Challenge number one is finding a dataset I can work with. I want to do something with text. There are plenty of books available digitally, but they always seem to be in formats, such as PDF, that require a fair amount of cleaning (which I would rather not do) before they can be consumed by any of the tools.
I did find a number interesting datasets on the NYC Open Data website. Many of them are easy to download. I downloaded one small one that contains the average SAT scores for each High School. I was able to bring the dataset into R, too. It’s such a simple dataset–basically just school id plus the scores of each section of the SAT–that there isn’t much analysis one can do (mean, median, standard deviation…?). I would like to combine it with some other datasets that could enrich the data. For example, if I could get the locations of the schools, I could map the SAT data or if I could get demographic data for each school, I could correlate SAT performance to various demographic variables.

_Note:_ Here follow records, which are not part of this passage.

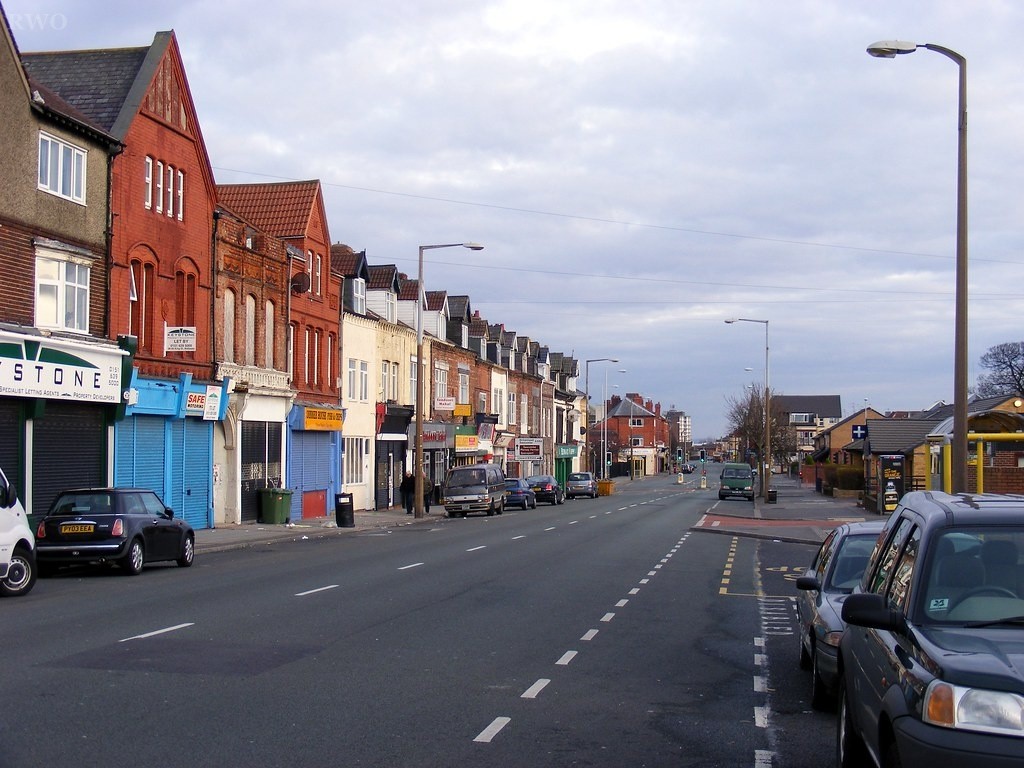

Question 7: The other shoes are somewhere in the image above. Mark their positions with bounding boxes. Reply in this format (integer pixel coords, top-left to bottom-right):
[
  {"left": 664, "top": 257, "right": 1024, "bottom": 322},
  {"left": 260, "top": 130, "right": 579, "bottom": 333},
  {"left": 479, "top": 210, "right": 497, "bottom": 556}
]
[{"left": 406, "top": 511, "right": 412, "bottom": 514}]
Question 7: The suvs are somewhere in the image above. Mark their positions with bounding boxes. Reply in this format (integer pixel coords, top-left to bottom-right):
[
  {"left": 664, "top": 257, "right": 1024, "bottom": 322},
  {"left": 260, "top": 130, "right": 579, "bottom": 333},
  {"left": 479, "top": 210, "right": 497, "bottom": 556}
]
[{"left": 833, "top": 488, "right": 1024, "bottom": 768}]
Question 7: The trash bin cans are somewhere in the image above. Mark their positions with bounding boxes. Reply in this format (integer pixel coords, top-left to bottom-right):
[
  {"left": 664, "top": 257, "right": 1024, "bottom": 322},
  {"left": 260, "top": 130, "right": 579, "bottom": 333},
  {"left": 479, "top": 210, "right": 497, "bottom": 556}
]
[
  {"left": 815, "top": 478, "right": 822, "bottom": 492},
  {"left": 260, "top": 488, "right": 294, "bottom": 524},
  {"left": 768, "top": 491, "right": 777, "bottom": 504},
  {"left": 335, "top": 492, "right": 355, "bottom": 528},
  {"left": 435, "top": 486, "right": 444, "bottom": 505}
]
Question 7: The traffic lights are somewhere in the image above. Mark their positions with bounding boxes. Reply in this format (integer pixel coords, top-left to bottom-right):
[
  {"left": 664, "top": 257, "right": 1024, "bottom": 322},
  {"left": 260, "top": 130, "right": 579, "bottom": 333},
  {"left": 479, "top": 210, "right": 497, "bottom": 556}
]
[
  {"left": 700, "top": 450, "right": 706, "bottom": 463},
  {"left": 677, "top": 449, "right": 683, "bottom": 463},
  {"left": 606, "top": 452, "right": 612, "bottom": 466}
]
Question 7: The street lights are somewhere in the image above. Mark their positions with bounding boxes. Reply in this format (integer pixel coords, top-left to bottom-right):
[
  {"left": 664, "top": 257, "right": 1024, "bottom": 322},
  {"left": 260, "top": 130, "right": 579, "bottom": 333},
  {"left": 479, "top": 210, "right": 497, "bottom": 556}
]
[
  {"left": 585, "top": 358, "right": 620, "bottom": 472},
  {"left": 866, "top": 37, "right": 971, "bottom": 491},
  {"left": 414, "top": 243, "right": 486, "bottom": 519},
  {"left": 723, "top": 317, "right": 772, "bottom": 504},
  {"left": 604, "top": 366, "right": 627, "bottom": 479},
  {"left": 744, "top": 367, "right": 771, "bottom": 498},
  {"left": 600, "top": 383, "right": 618, "bottom": 481}
]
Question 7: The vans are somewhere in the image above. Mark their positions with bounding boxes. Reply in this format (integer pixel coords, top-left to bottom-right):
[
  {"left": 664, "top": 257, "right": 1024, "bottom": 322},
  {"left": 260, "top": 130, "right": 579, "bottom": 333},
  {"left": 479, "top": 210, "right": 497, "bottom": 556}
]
[
  {"left": 718, "top": 462, "right": 757, "bottom": 502},
  {"left": 0, "top": 466, "right": 38, "bottom": 599},
  {"left": 438, "top": 462, "right": 508, "bottom": 519}
]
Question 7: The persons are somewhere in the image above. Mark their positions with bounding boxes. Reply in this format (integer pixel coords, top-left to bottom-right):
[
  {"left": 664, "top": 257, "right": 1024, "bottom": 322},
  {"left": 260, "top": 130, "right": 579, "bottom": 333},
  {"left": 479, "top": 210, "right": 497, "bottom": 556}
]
[
  {"left": 399, "top": 472, "right": 415, "bottom": 514},
  {"left": 502, "top": 470, "right": 506, "bottom": 478},
  {"left": 422, "top": 472, "right": 432, "bottom": 513}
]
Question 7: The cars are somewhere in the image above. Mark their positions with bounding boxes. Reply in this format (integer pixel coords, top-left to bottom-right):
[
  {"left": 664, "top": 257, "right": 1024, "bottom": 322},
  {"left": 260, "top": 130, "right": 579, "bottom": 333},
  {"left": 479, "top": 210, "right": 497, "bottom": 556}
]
[
  {"left": 795, "top": 518, "right": 985, "bottom": 715},
  {"left": 526, "top": 474, "right": 565, "bottom": 505},
  {"left": 34, "top": 487, "right": 196, "bottom": 576},
  {"left": 504, "top": 477, "right": 537, "bottom": 510},
  {"left": 566, "top": 471, "right": 599, "bottom": 500}
]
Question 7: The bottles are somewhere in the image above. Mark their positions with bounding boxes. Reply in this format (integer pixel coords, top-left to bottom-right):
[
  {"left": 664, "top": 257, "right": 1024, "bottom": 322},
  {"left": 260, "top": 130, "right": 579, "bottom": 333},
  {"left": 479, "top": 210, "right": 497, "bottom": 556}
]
[{"left": 885, "top": 482, "right": 898, "bottom": 511}]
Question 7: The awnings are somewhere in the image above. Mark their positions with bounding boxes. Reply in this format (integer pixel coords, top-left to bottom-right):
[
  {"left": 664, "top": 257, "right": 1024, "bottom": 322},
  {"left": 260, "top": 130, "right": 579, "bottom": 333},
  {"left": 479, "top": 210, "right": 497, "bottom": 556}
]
[{"left": 802, "top": 447, "right": 829, "bottom": 461}]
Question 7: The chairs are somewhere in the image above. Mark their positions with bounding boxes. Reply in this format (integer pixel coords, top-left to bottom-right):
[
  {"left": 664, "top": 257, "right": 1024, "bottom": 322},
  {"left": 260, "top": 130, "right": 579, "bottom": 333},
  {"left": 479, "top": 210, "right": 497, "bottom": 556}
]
[
  {"left": 934, "top": 554, "right": 986, "bottom": 607},
  {"left": 981, "top": 541, "right": 1018, "bottom": 594}
]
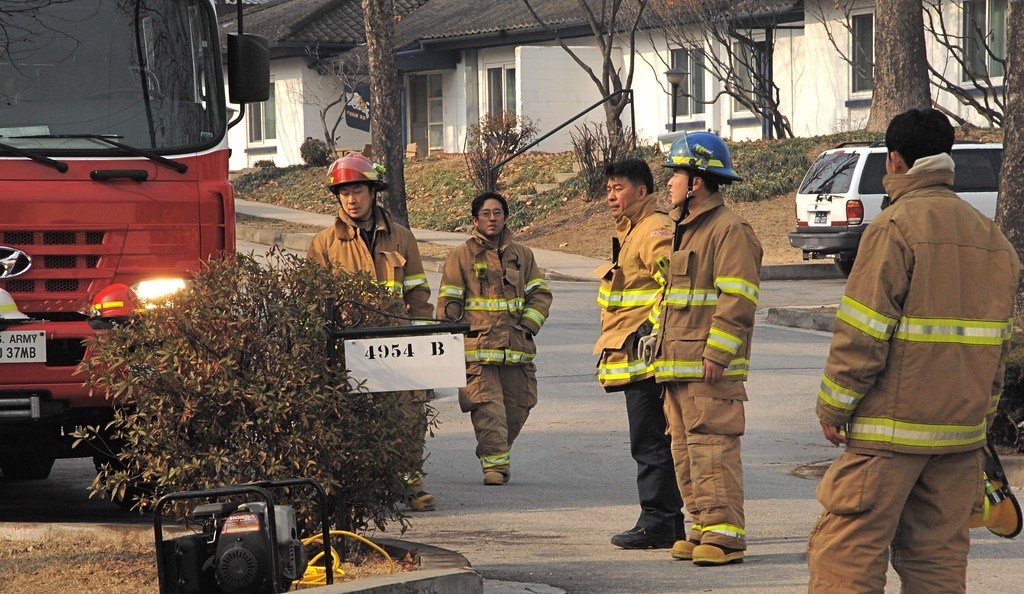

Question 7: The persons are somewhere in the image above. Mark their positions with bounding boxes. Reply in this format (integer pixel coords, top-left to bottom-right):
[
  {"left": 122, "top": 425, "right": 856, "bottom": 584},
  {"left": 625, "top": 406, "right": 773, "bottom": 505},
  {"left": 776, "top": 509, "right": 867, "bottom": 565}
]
[
  {"left": 593, "top": 131, "right": 764, "bottom": 565},
  {"left": 804, "top": 109, "right": 1020, "bottom": 594},
  {"left": 308, "top": 157, "right": 435, "bottom": 512},
  {"left": 436, "top": 193, "right": 553, "bottom": 485}
]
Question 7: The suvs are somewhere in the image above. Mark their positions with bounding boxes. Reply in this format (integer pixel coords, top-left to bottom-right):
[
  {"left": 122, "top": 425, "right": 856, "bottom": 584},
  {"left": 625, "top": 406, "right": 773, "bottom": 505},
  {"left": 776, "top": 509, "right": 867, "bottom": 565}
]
[{"left": 788, "top": 139, "right": 1004, "bottom": 281}]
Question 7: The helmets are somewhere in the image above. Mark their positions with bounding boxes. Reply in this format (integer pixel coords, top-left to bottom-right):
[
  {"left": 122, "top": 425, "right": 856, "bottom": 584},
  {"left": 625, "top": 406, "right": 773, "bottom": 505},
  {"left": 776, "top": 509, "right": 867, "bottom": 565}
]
[
  {"left": 326, "top": 153, "right": 385, "bottom": 195},
  {"left": 661, "top": 130, "right": 744, "bottom": 181},
  {"left": 967, "top": 448, "right": 1021, "bottom": 538}
]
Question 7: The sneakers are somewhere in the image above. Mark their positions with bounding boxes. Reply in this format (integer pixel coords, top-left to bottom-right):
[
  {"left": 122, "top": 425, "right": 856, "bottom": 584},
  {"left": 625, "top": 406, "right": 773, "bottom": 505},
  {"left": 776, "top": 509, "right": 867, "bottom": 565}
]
[{"left": 612, "top": 525, "right": 686, "bottom": 549}]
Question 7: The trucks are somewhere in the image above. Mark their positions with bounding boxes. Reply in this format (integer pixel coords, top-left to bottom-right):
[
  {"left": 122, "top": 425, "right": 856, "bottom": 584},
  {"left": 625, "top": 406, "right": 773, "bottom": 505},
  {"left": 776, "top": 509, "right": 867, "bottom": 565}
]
[{"left": 0, "top": 0, "right": 273, "bottom": 519}]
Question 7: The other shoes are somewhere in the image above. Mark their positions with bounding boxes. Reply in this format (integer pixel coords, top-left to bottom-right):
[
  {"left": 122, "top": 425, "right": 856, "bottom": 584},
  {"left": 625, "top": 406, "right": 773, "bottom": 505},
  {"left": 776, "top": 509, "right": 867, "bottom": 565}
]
[
  {"left": 484, "top": 472, "right": 511, "bottom": 485},
  {"left": 693, "top": 544, "right": 744, "bottom": 563},
  {"left": 406, "top": 491, "right": 436, "bottom": 510},
  {"left": 671, "top": 540, "right": 701, "bottom": 560}
]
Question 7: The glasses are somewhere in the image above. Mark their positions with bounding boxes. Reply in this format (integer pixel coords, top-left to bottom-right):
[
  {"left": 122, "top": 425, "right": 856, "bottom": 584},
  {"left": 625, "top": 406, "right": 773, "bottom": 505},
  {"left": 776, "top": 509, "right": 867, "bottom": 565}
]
[{"left": 476, "top": 209, "right": 506, "bottom": 218}]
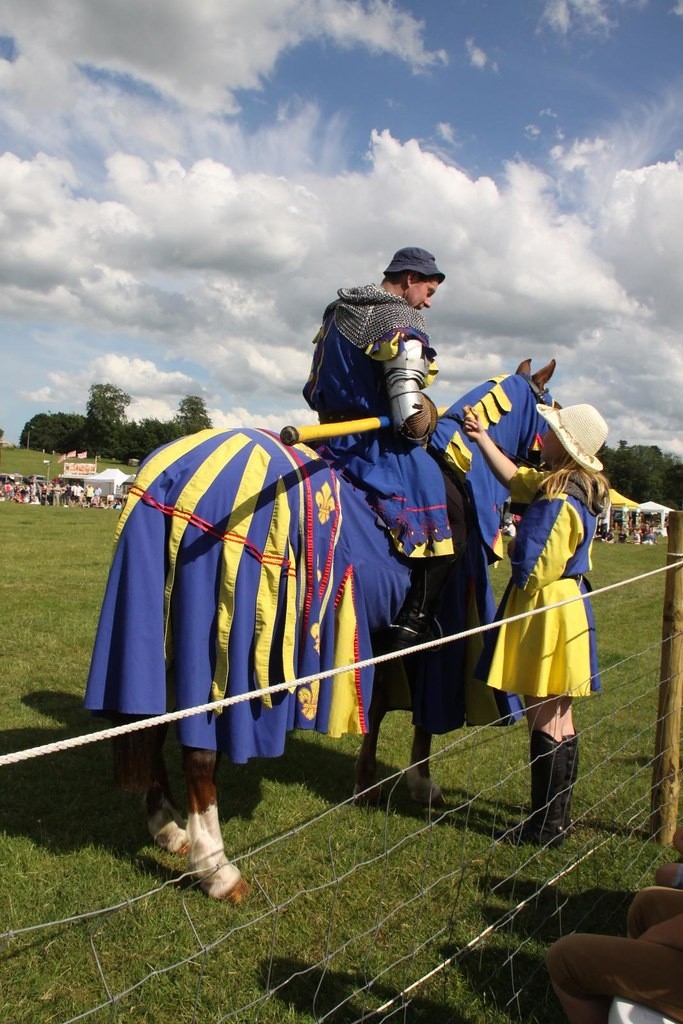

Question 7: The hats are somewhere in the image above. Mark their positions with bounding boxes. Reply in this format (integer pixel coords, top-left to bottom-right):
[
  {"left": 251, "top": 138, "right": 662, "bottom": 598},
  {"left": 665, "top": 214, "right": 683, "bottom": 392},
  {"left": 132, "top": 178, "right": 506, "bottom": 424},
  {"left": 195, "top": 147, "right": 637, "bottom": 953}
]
[
  {"left": 536, "top": 403, "right": 608, "bottom": 472},
  {"left": 383, "top": 247, "right": 446, "bottom": 284}
]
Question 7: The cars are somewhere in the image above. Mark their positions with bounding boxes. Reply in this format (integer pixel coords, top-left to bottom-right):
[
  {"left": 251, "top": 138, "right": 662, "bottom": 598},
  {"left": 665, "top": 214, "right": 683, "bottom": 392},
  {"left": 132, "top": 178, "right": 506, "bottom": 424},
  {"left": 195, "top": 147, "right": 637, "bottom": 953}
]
[{"left": 27, "top": 474, "right": 45, "bottom": 486}]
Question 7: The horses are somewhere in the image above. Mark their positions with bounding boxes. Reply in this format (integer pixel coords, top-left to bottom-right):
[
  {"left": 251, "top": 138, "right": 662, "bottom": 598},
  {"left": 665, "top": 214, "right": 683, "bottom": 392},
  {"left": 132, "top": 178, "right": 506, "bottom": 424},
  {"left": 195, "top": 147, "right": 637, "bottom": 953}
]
[{"left": 80, "top": 358, "right": 559, "bottom": 908}]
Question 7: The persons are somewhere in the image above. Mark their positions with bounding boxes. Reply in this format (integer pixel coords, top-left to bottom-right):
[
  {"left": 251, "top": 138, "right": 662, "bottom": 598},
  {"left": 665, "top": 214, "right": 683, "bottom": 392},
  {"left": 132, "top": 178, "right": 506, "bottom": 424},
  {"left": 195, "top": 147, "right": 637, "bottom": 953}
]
[
  {"left": 560, "top": 831, "right": 683, "bottom": 1024},
  {"left": 300, "top": 247, "right": 456, "bottom": 643},
  {"left": 463, "top": 401, "right": 602, "bottom": 845},
  {"left": 0, "top": 476, "right": 131, "bottom": 509},
  {"left": 594, "top": 518, "right": 657, "bottom": 545}
]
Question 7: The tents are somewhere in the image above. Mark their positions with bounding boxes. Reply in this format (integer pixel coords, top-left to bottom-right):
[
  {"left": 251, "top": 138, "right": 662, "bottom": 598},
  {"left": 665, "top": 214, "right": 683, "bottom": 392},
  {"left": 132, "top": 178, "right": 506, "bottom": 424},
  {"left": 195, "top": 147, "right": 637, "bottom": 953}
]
[
  {"left": 88, "top": 467, "right": 131, "bottom": 491},
  {"left": 593, "top": 488, "right": 675, "bottom": 533}
]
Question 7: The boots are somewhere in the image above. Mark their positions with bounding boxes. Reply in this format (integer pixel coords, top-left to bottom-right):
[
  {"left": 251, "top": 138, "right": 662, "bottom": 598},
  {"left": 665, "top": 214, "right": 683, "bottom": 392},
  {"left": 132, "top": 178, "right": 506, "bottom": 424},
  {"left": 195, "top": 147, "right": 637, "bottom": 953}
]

On a parallel track, I am working with Joy, who is very interested in motherhood and wants to explore datasets related to that subject. If she can find a compelling dataset, we will work together to analyze it.
So it turns out that Project Gutenberg has books in TXT format that you can download. It also appears that there is a website www.zamzar.com that will convert PDF files to text files for free. Question for further thought: if the PDF is a scanned image, will converting it to text get me anywhere? I doubt it. Best way to find out is to give it a go.
I am going to download Great Expectations from Project Gutenberg and see if I can pull it into R and, perhaps, Gephi or Antconc to see what can be done that might be interesting.